I've done high school sports broadcasts for many years and it's always a fine line when describing less than stellar play...my position has always been that if these athletes can accept all of the praise and accolades they recieve...they can handle a little criticism as well. And as someone who has coached high school athletes for over 30 years I can tell you most of them will be the first to tell you when they screwed up or when they thought they should have made a play and didnt.
Pro athletes are paid big bucks to perform and when they don't the announcers covering the game shouldnt be forced to ignore it even if they are employed by the team involved. I would hope that Kosar would be as critical of inept play by the Browns as well as their opponents. If not, why not?

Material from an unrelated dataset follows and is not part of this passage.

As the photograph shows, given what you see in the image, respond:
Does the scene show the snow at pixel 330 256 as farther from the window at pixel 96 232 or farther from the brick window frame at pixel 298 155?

One of the things that really annoys me about athletes today is this idea of being "disrespected". Pitchers in baseball seem to be the worst at this. They will throw at a hitter if he looks at them cross-eyed or takes too long on a home run trot. But this phenomenon is not only in baseball. How many interviews have the line "he disrespected me" of something to that effect when some brouhaha breaks out.
A color man in the booth (regardless if he or she is a former player) should be expected to describe what he sees and call a player out if he thinks he's loafing or just not very good. We as viewers and listeners should embrace this kind of honesty and should realize that if a color man is pissing people off on occasion...he must be doing his job.
If you want pictures of what the Athletic Park facade looks like now you better get down there soon. The Wausau landmark will be undergoing major renovations that have already begun and will really ramp us this week.
Songs of the Day (from my I-pod)
Mandolin Wind-Rod Stewart (1971) a classic track from the "Every Picture Tells a Story" LP. Ray Jackson of the under-rated band Lindisfarne plays the mandolin.
Manic Depression-Jimi Hendrix (1967) there is no evidence that Hendrix had the condition. He wrote the song after his manager had told him that he sounded like a manic-depressive at a news conference.